The death of pro forma results has been greatly exaggerated.
Despite the stern mandates of Sarbanes-Oxley Act, and the widespread use of generally accepted accounting principles (GAAP), the use of pro-forma reporting practices are not fading, as many experts predicted. Indeed, the practice of removing certain items to make corporate results look better is still in vogue for a handful of companies, says a report in USA Today.
More than two dozen major companies continue to serve up pro forma versions of their financials when they report financial results, says the report, including old tech/Internet favorites, such as Cisco, eBay, and Qualcomm.
Certainly, the practice is not illegal, it's just more opaque than transparency advocates hoped for. To be sure, companies that use pro-forma reporting practices must simultaneously report results using GAAP, and then explain the difference between the two sets of financials. What's more, in some cases, pro forma reporting makes sense. For instance, when a CFO wants to show what earnings would look like if a one-time charged was removed.
Nevertheless, with good corporate governance and financial transparency a corporate priority, it's still a bit shocking to learn that a number of companies are offering pro forma results.
The trend is far from an epidemic, however. According to Thomson First Call research, just 28 of the 444 companies in the Standard & Poor's 500 that have reported second-quarter results subtracted anything other than benign one-time items. This is down from 43 in the second quarter of 2001, and about 70 in 2000 at the height of the tech and Internet bubble.
"A majority of companies get it, but there are still a few that haven't changed a bit," Joe Cooper, research analyst at First Call, told USA Today.
The paper points out that eBay's pro forma earnings, for example, were 10 percent higher than the official earnings; while Cisco's profits were 12 percent better than the official results.
Most Top Executives Still See Recession
Is there light at the end of the recession tunnel? Some corporate profits are climbing, one measure of the unemployment rate recently fell, and the stock market indices are up way above their lows.
But, a recent survey found that most executives at the largest companies are still pessimistic about economic prospects. According to global search firm Christian & Timbers, 235 executives at Fortune 1000 companies, or 82 percent, do not feel that the recession is over.
Participants were asked to respond to the following: "The National Bureau of Economic Research said that the US economic recession that began in March 2001 ended eight months later. To you, does it feel like the recession is over?"

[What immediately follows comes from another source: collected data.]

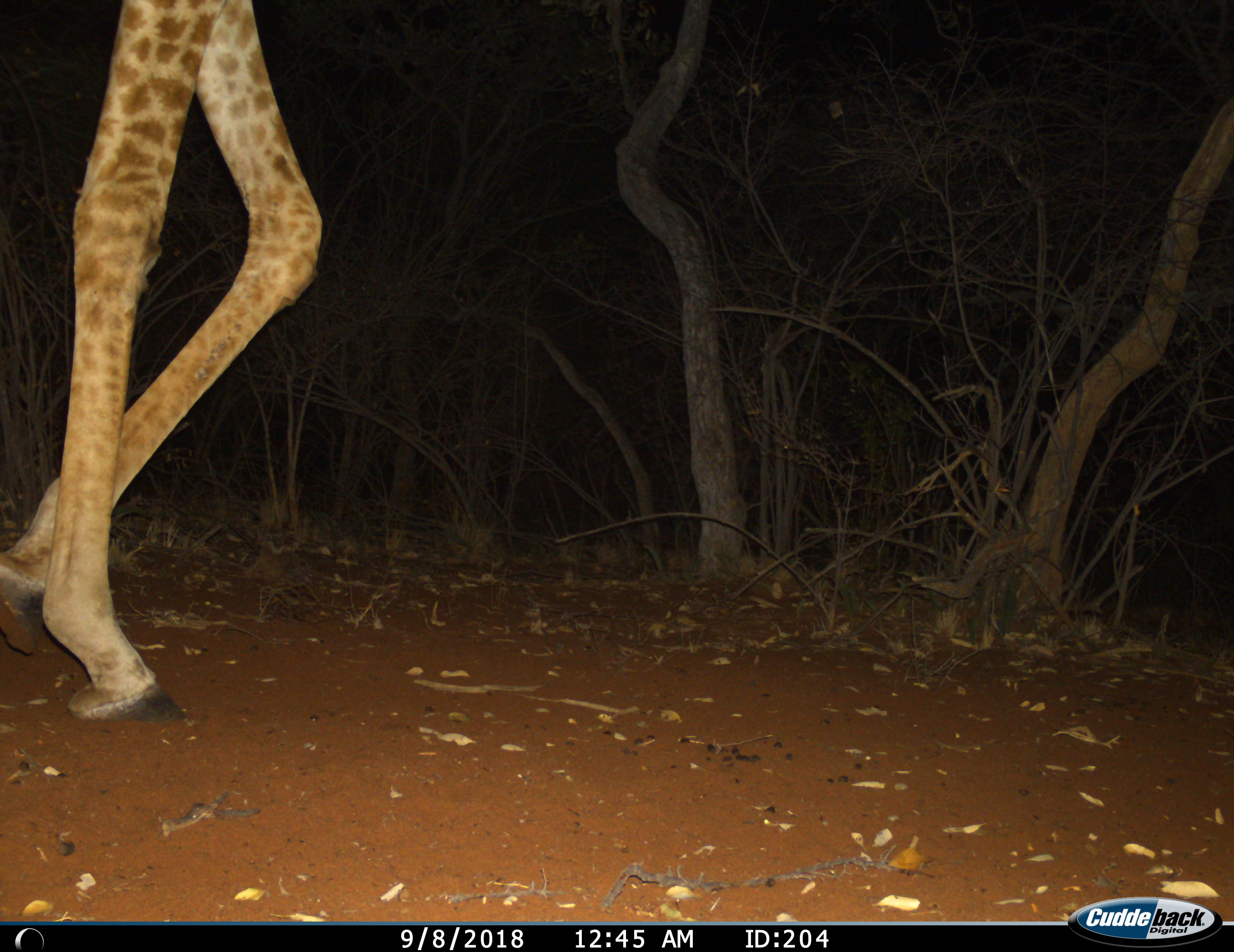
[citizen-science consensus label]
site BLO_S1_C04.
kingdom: Animalia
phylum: Chordata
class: Mammalia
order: Artiodactyla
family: Giraffidae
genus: Giraffa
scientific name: Giraffa camelopardalis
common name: giraffe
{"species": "giraffe (Giraffa camelopardalis)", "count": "1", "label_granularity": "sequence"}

According to Jeff Christian, chairman and CEO of the search firm, "Our interviews with CEOs and senior executives show that they are still reeling from the effects of layoffs, downsizing, sluggish sales and increased shareholder pressure. Even with positive market indicators and some encouraging profit gains in the hard-hit technology sector, they remain cautious."

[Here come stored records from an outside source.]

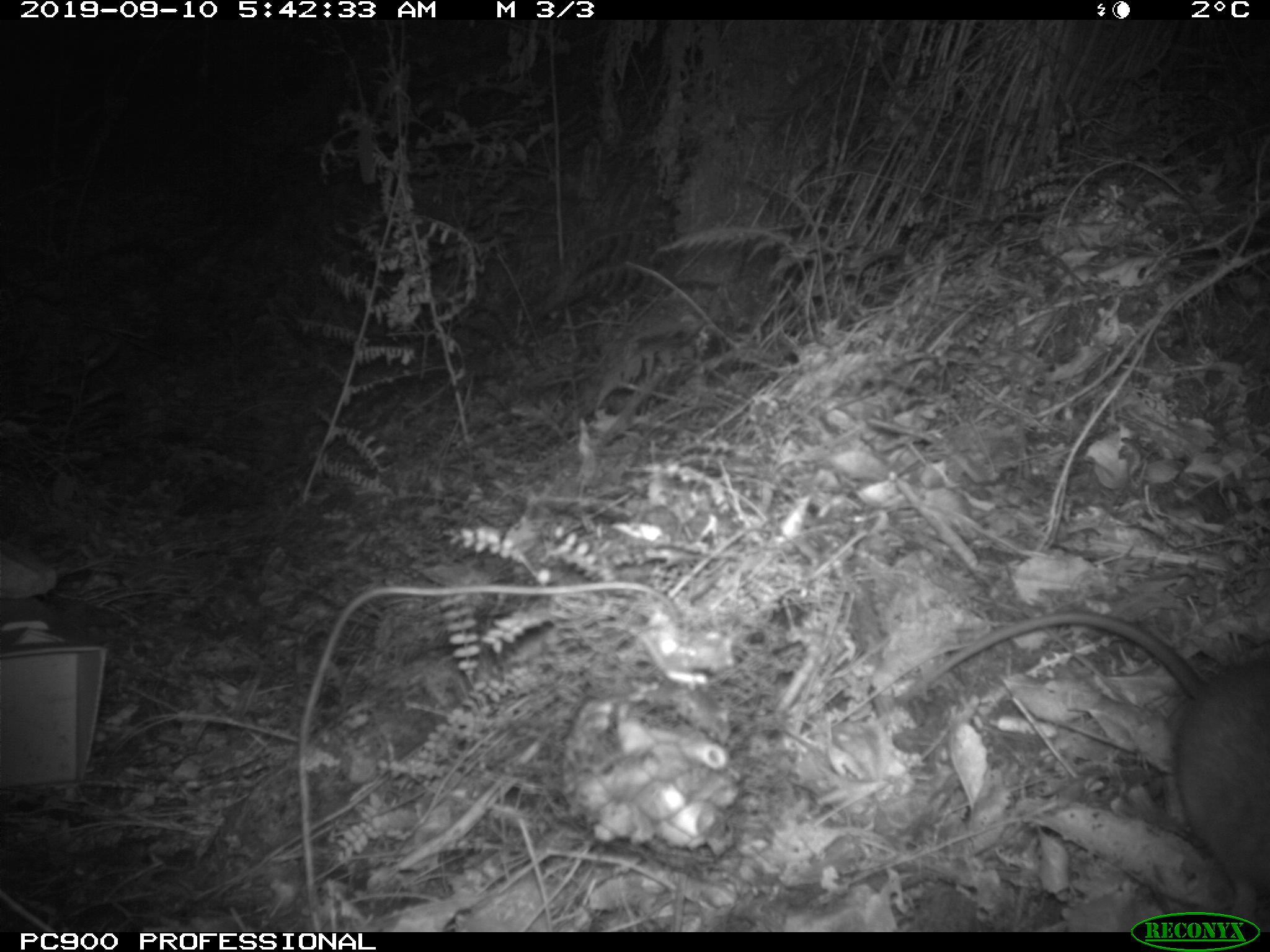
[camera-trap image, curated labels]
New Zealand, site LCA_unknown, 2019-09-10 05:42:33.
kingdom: Animalia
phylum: Chordata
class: Mammalia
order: Rodentia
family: Muridae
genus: Rattus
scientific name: Rattus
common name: rat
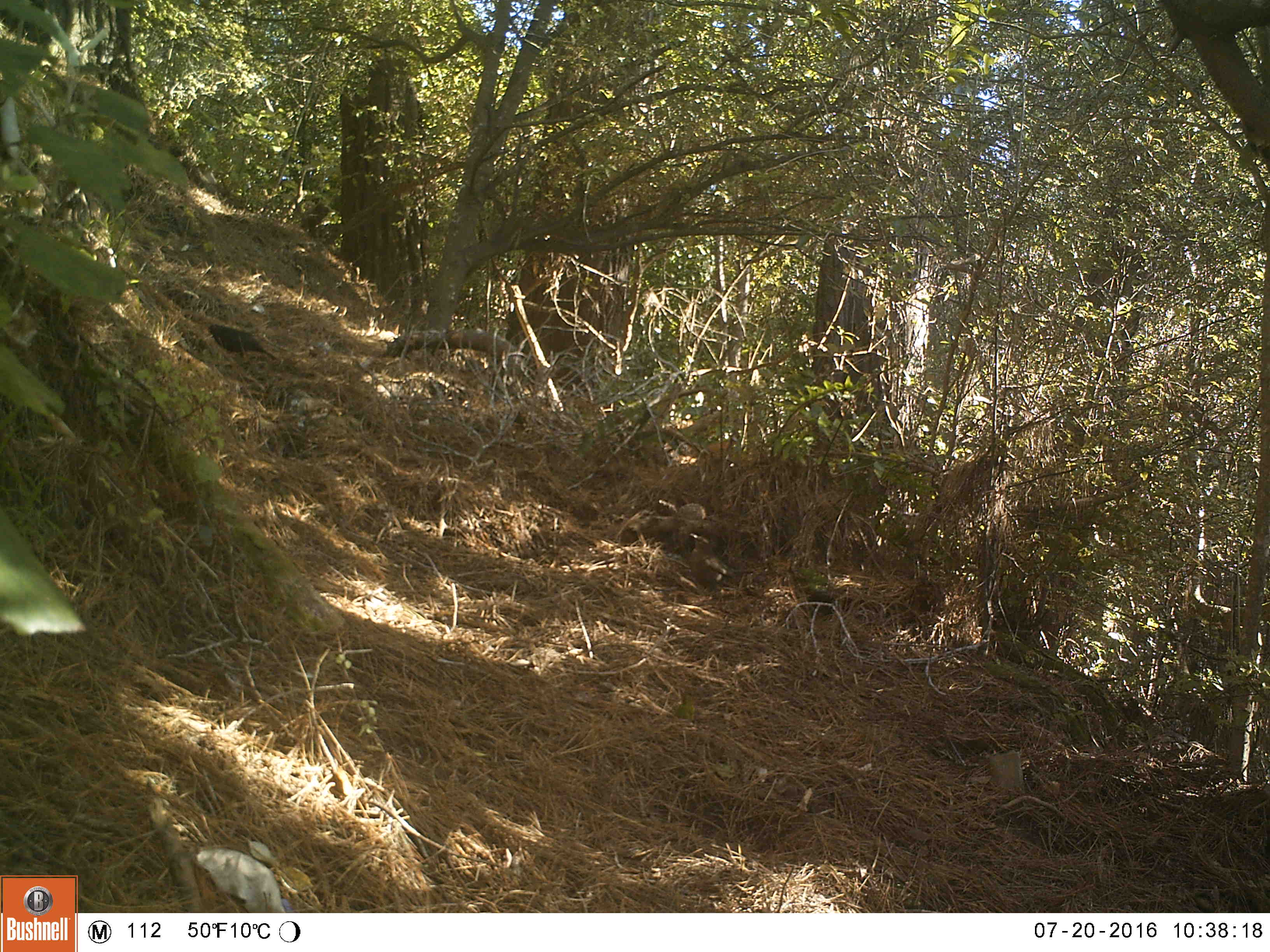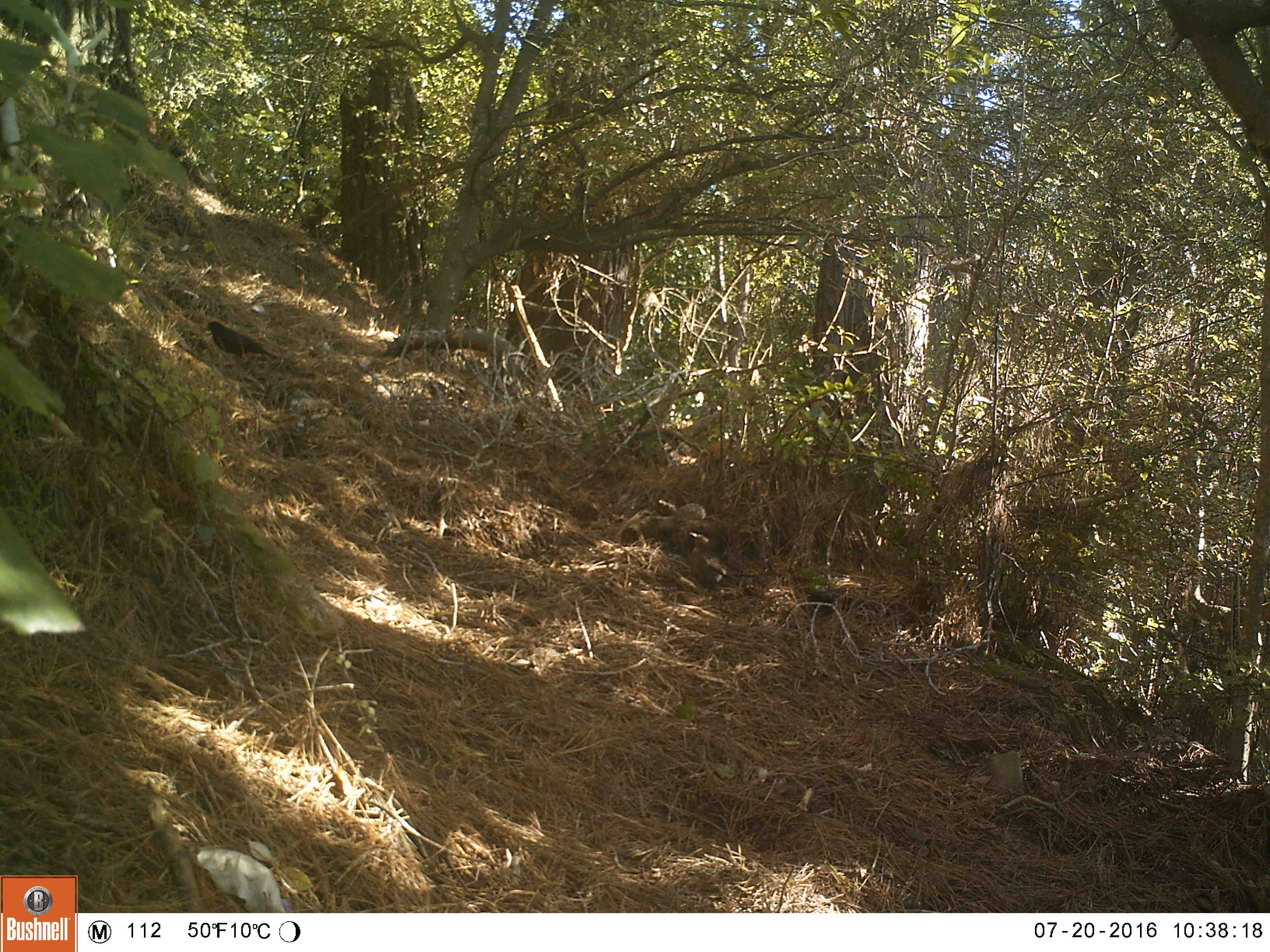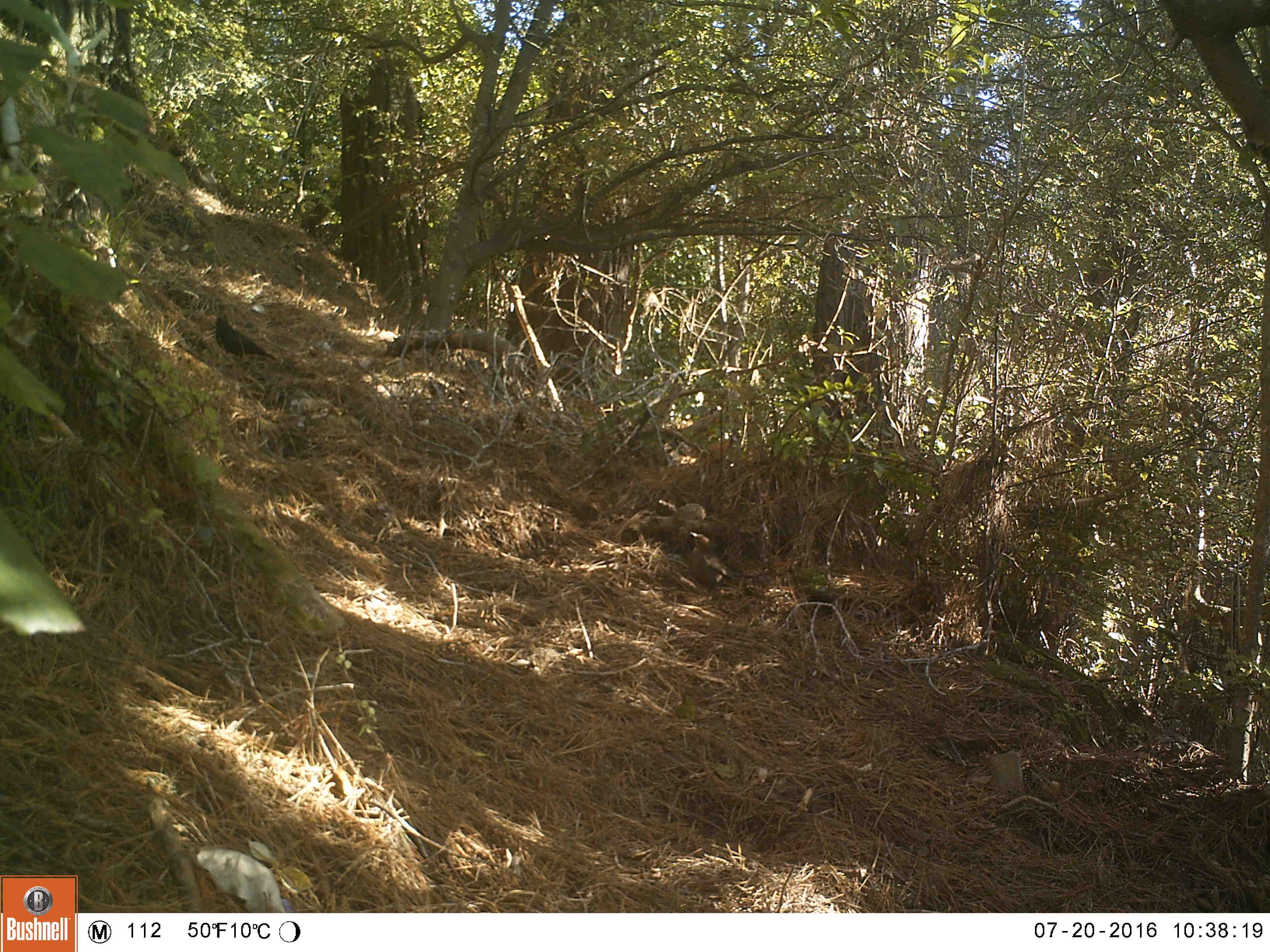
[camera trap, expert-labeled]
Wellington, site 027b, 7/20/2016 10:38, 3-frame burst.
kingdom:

Another reason for the uncertainty is the very different economic structure that American business faces as it comes out of this recession, he added. "Many industries have been forced to move manufacturing out of the country to cut costs," he said. "But offshore manufacturing and outsourcing do not produce new jobs for Americans, or increase the buying power of the workforce."
Trust Busters
Given the rash of accounting and other corporate scandals over the past two years, it's not surprising that investors have lost faith in the ability of executives and board members to look after stockholder interests.
What is surprising, however, is that a full year after the passage of the Sarbanes-Oxley Act -- the law passed to curb corporate malfeasance -- most executives don't place more confidence in their boards to do the right thing.
To be sure, 40 percent of 133 public company executives and employees polled by Clark Consulting said that the trust level of board members to protect shareholders' interests has not changed compared with two years ago. What's more, another 24 percent reported that board member trust has declined as well.
Just about a third of the executives -- 34 percent -- claim they do have more trust in board members than two years ago.
"Trust is a hard thing to win back," said Tom Wamberg, chairman and CEO of Clark Consulting. "Public trust of boards is tied to corporate performance. In the past quarter we are starting to see improving results, which will help regain trust."
MetLife Restates Results
Officials at MetLife Inc. say the company will restate second quarter earnings by $31 million after-tax. The announcement comes one week after the top brass reported company results.
Executives at the insurance giant noted that the adjustment results from certain improperly deferred expenses at its affiliate, New England Financial, which is part of MetLife's Individual Business segment. The $31 million charge resulted in a reduction to net income and operating earnings in the Traditional Life and Variable & Universal Life product lines within the Individual Business segment.